WORK ORDER – The line holding "order: Artiodactyla" and all lines that follow it to the end of the data: return these exactly, and nothing more.

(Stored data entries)
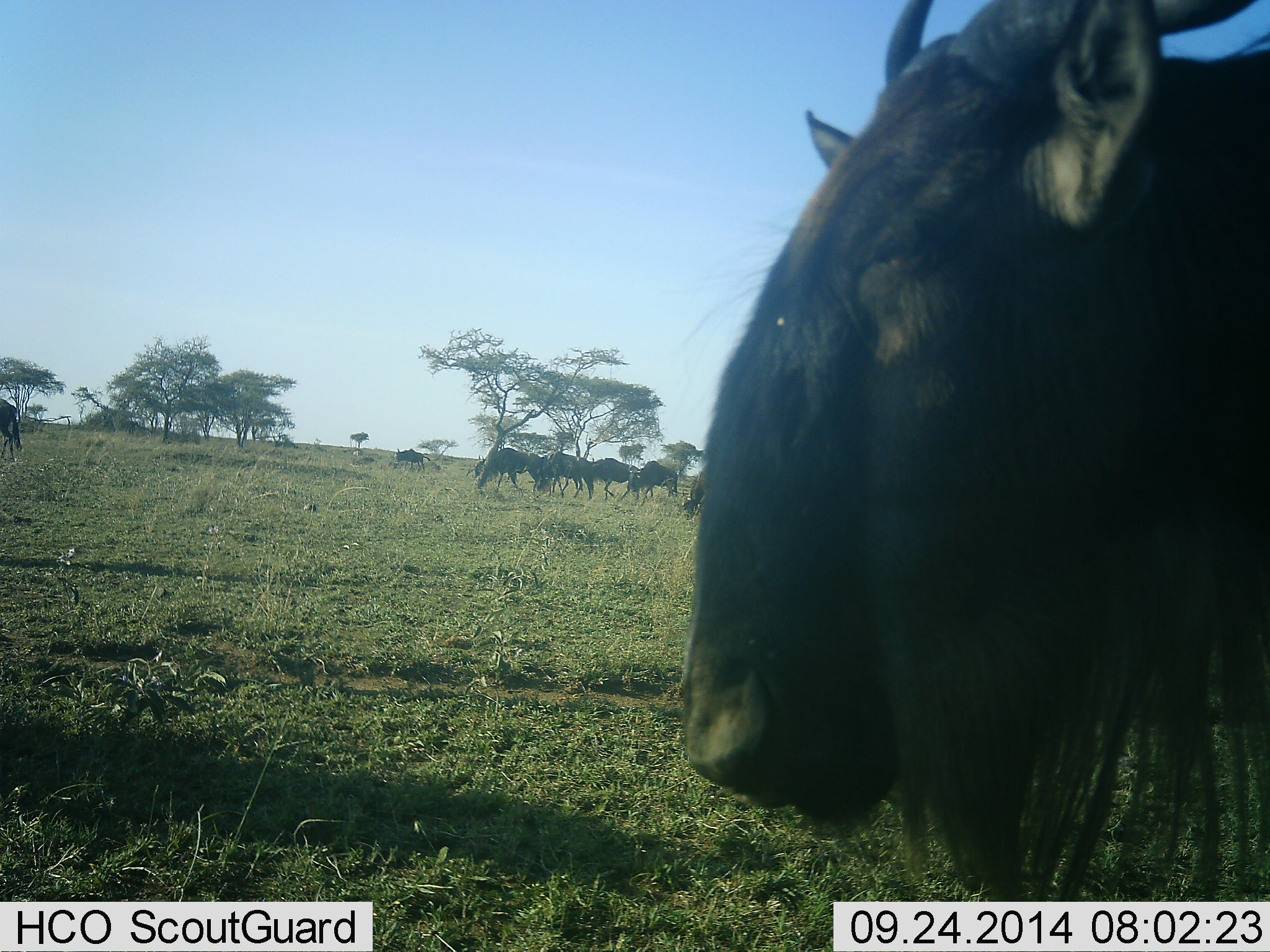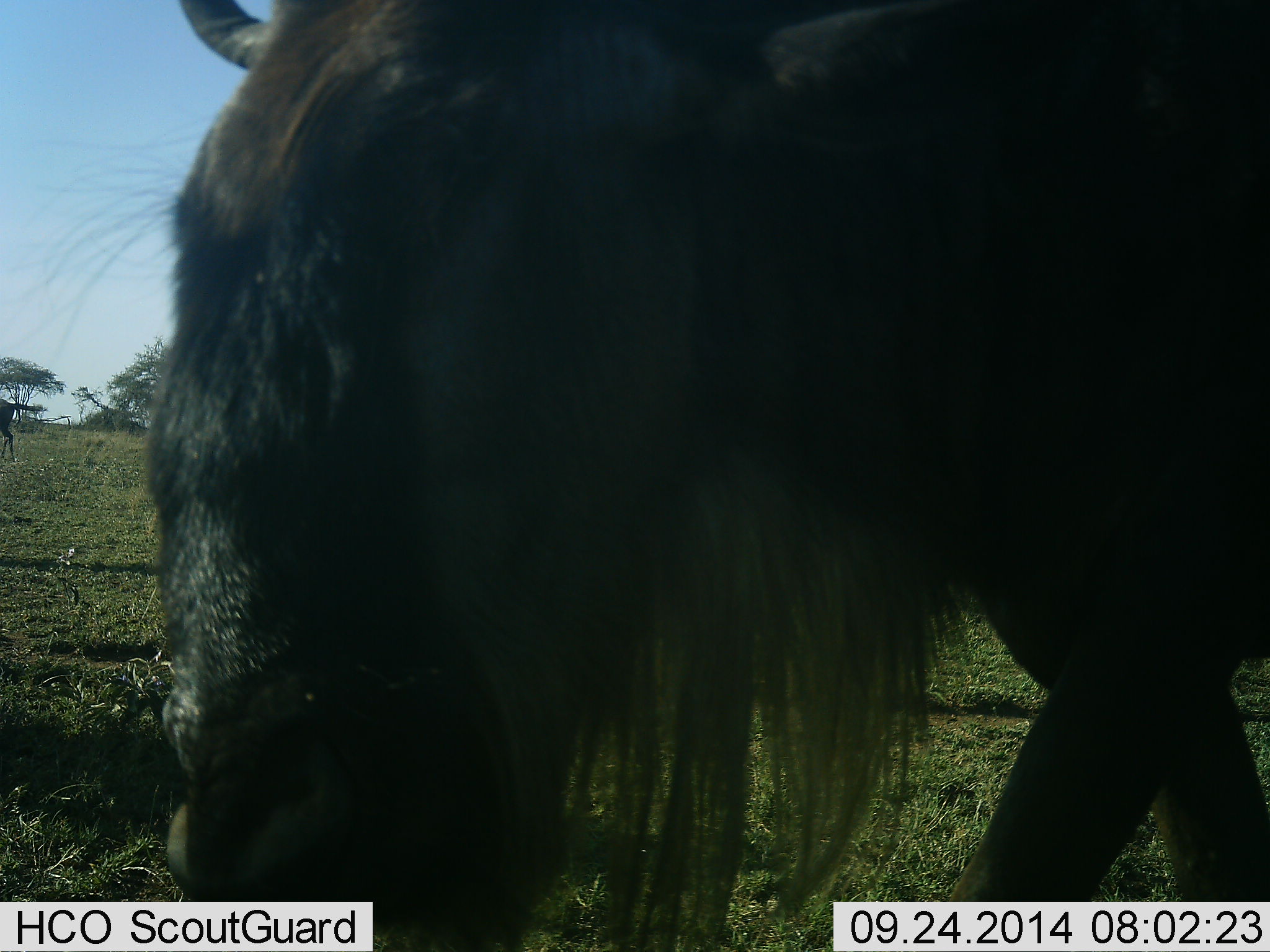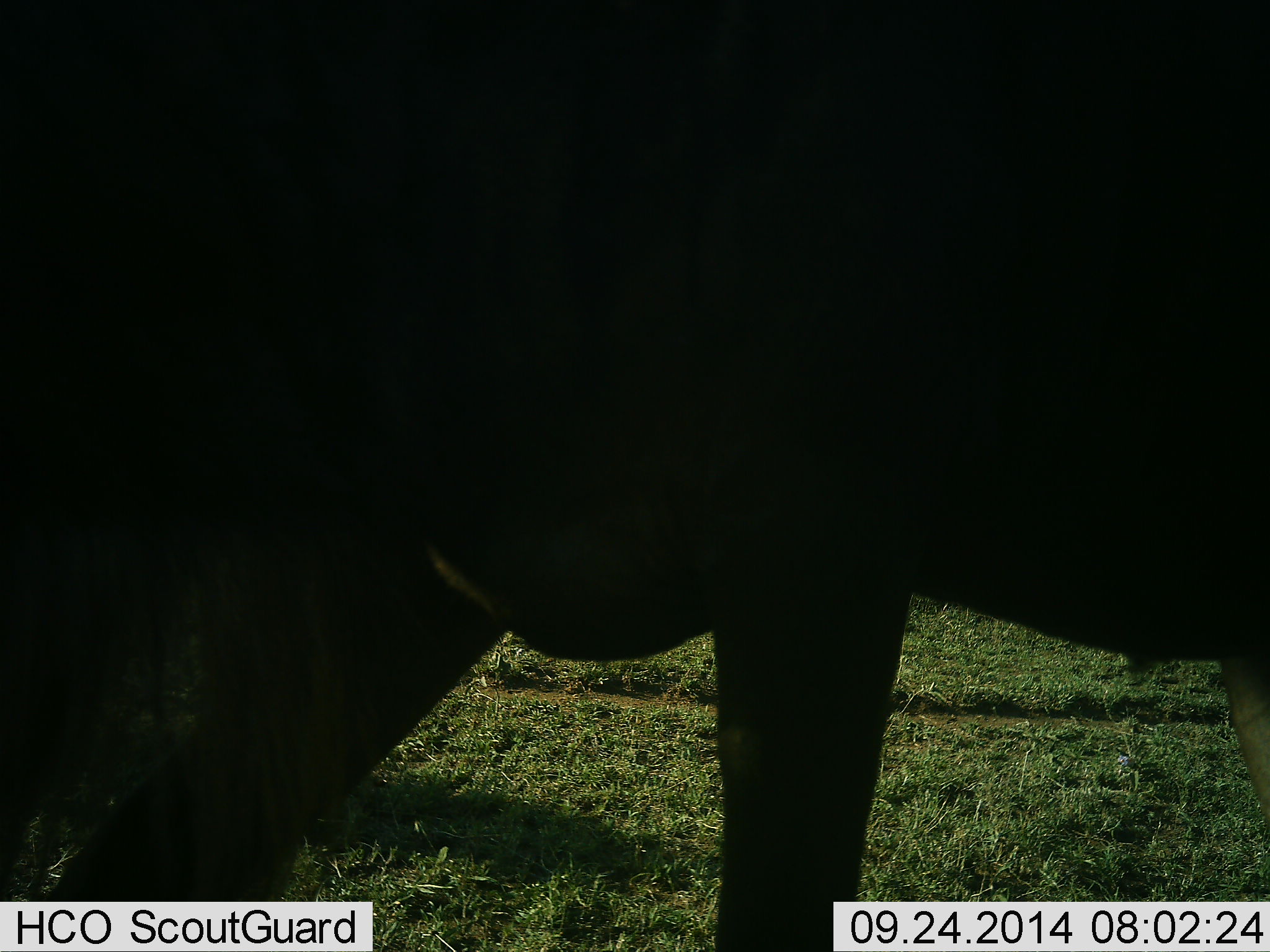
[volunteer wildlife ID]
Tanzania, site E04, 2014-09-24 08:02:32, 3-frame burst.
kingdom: Animalia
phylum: Chordata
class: Mammalia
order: Artiodactyla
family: Bovidae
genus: Connochaetes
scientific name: Connochaetes taurinus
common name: blue wildebeest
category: wildebeest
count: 7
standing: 20%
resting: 10%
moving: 70%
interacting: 0%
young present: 0%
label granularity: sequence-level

OUTPUT BELOW –
order: Artiodactyla
family: Bovidae
genus: Connochaetes
scientific name: Connochaetes taurinus
common name: blue wildebeest
category: wildebeest
count: 7
standing: 20%
resting: 10%
moving: 70%
interacting: 0%
young present: 0%
label granularity: sequence-level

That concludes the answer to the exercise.